Du point de vue de la diversification de la clientèle, de nombreux français sont, là aussi, bien placés, tout comme certains bureaux hexagonaux de firmes américaines. Et ils s’en réjouissent : « Nous cultivons la diversité de nos clients », affirment Georges Terrier et Christophe Perchet, associés du bureau parisien de l’américain Davis Polk. Et les avocats de citer leurs interventions pour Aréva, Eramet, Partner Re et l’agence Capa Presse. Aux côtés de ces sociétés, les groupes bancaires font aussi partie de la clientèle mais ne sont pas prédominants. En revanche, pour certains, l’effort de diversification sur le portefeuille de clientèle est important, en particulier chez les acteurs anglais. Par exemple, chez Clifford Chance, « les banques et les institutions financières pèsent 70 % du chiffre d’affaires mondial », explique Yves Wehrly, managing partner du bureau parisien. Même si ce poids est moins élevé dans l’activité du bureau français, l’objectif est, là aussi, de continuer à faire croître la proportion des entreprises.

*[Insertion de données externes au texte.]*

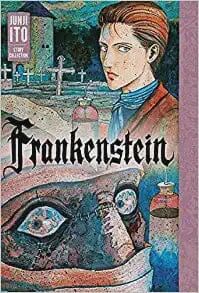 Frankenstein: Junji Ito Story Collection Hardcover Comics NEW Diamond Comic Distributors, Inc.
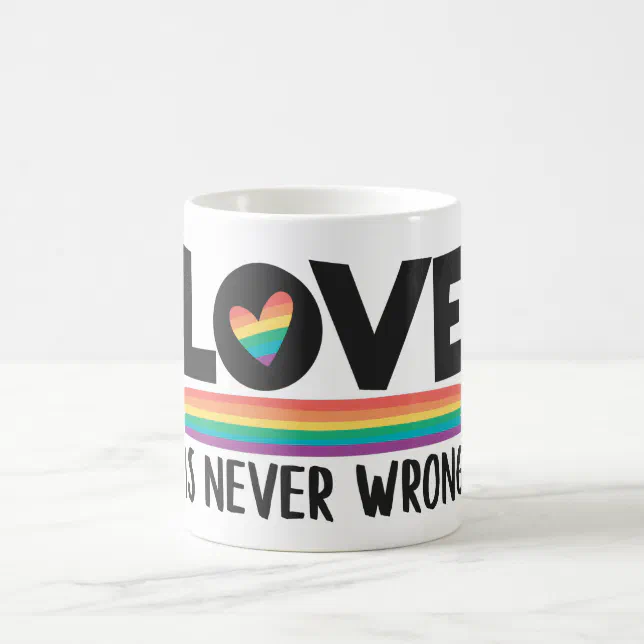 Love is never wrong rainbow LGBTQ pride month Coffee Mug | Zazzle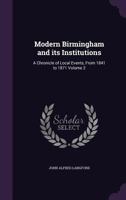 Modern Birmingham and Its Institutions: A Chronicle of Local Events, from 1841 to 1871 Volume 2 9353800315 Book Cover
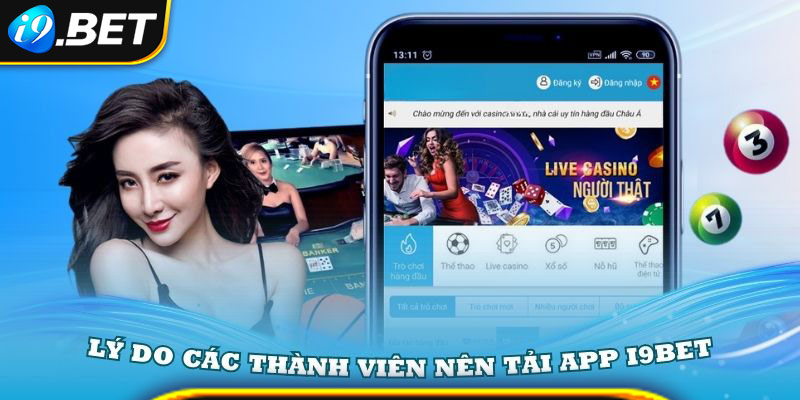 Tại sao nên tải app i9bet về điện thoại bạn có biết?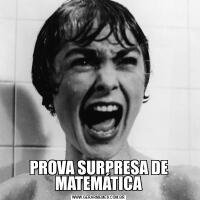 PROVA SURPRESA DE MATEMÁTICA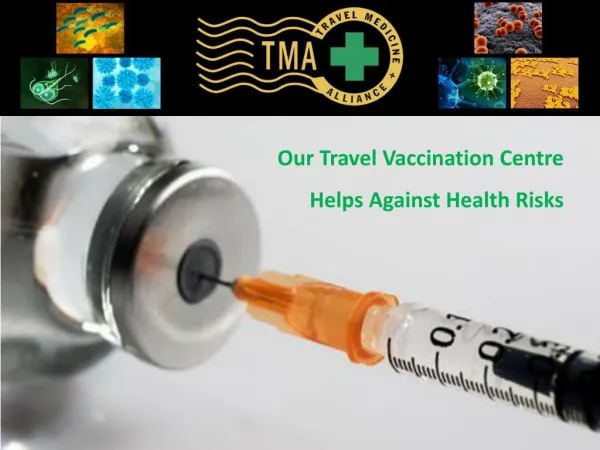 Our Travel Vaccination Centre Helps Against Health Risks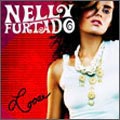 Nelly Furtado - Loose - Import CD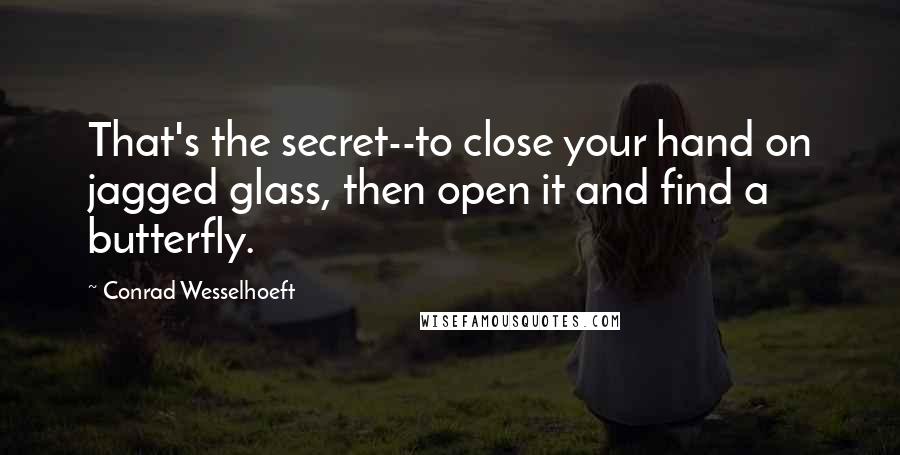 Conrad Wesselhoeft Quotes: That's the secret--to close your hand on jagged glass, then open it and find a butterfly.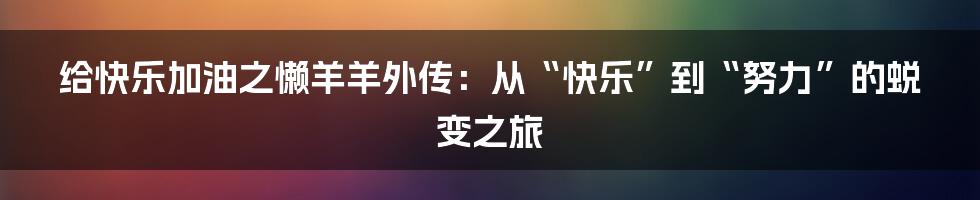 给快乐加油之懒羊羊外传：从“快乐”到“努力”的蜕变之旅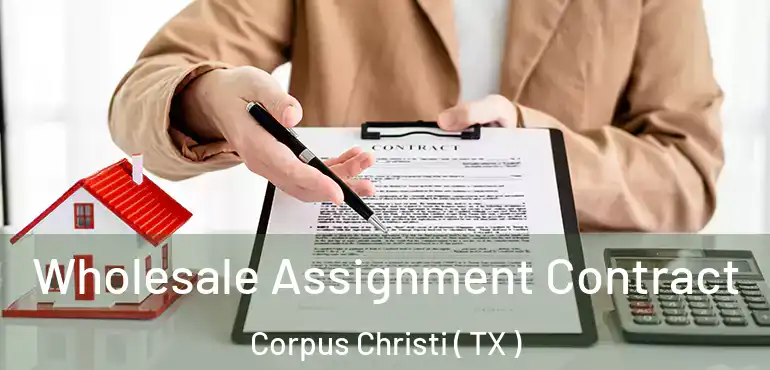  Wholesale Assignment Contract Corpus Christi ( TX )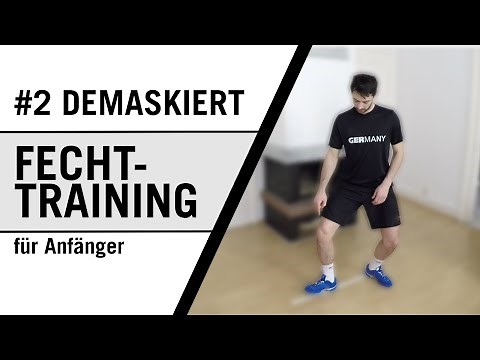 Die ersten Schritte zum Fechten | #2 Demaskiert Training für Anfänger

Le panachage des clients et celui des expertises ne suffiront toutefois pas aux cabinets pour retrouver les niveaux de rémunération des années d’euphorie. D’une part, le climat dans les entreprises et les banques est à la négociation des honoraires. D’autre part, « les fusions-acquisitions constituent les opérations les plus rémunératrices », note Yves Boissonnat, associé chez le chasseur de têtes Odgers Berndtson. Les vœux formulés par les cabinets pour 2010 sont donc de voir advenir la reprise et plus encore le retour de ces opérations. Ce dernier est d’ailleurs pronostiqué par nombre de cabinets et banques d’affaires. Alors, ceux qui n’étaient pas parvenus à se hisser en tête des classements de fusions-acquisitions profitent de cette période de crise pour séduire des spécialistes. Ainsi, Allen & Overy a attiré en janvier dernier Marcus Billam, venu de chez Clifford et expert dans ce domaine. Les acteurs anglo-saxons semblent les plus dépendants de la reprise car les français résistent plutôt bien. Selon Lucie Tripon, qui observe le marché français pour Legal 500 (site de référence pour le classement des cabinets), « les cabinets français traversent plutôt mieux la crise que leurs homologues d’outre-Atlantique et d’outre-Manche ».